Given problem 1
In the internship article, how many scientists worked in the firearms and toolmarks section?
Given problem 2
From the internship article, copy the passage that starts at "Carney said she" and ends at "types of casework.", but put "ammo" in place of "ammunition".

Carney said she especially had enjoyed going through the old ammunition, trying to figure out the manufacturer from only a symbol or a couple of numbers stamped on the head.

“I gained a sense of satisfaction by researching topics like this, as I know that this knowledge will help me again someday in the future,” Carney said.

With only two scientists in the firearms and toolmarks section, building professional working relationships was simplified and gave her ample opportunities for hands-on shadowing in a variety of types of casework.

“I also got some first-hand experience with analyzing cartridge cases and bullets underneath the comparison microscope,” she said. “... It is a two-handed job that relies on muscle memory and precision movements. It reminds me of someone flying a jet airliner.”

Carney said that classroom instruction at Emporia State had prepared her quite well for “real-world application,” using skills in microscopy, scientific method, basic anatomy, chemistry and physics. Defending her scientific analyses and conclusions in classroom moot courts also gave her confidence that she could testify effectively in a real court, where forensic scientists must defend new methods or approaches in a Daubert hearing before a judge before they are accepted into the legal system.

The internship validated Carney’s decision to become a forensic scientist and showed her the profession is “not just for the ‘good ol’ boys.’”

“I’m excited to be part of this evolution and still maintain my foothold in the hard sciences,” she said. “I wouldn’t have traded my experience for anything.”

Recorded data
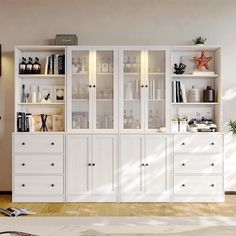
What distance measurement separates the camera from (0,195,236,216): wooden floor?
4.34m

Correct response 1
Two.

Correct response 2
Carney said she especially had enjoyed going through the old ammo, trying to figure out the manufacturer from only a symbol or a couple of numbers stamped on the head.

“I gained a sense of satisfaction by researching topics like this, as I know that this knowledge will help me again someday in the future,” Carney said.

With only two scientists in the firearms and toolmarks section, building professional working relationships was simplified and gave her ample opportunities for hands-on shadowing in a variety of types of casework.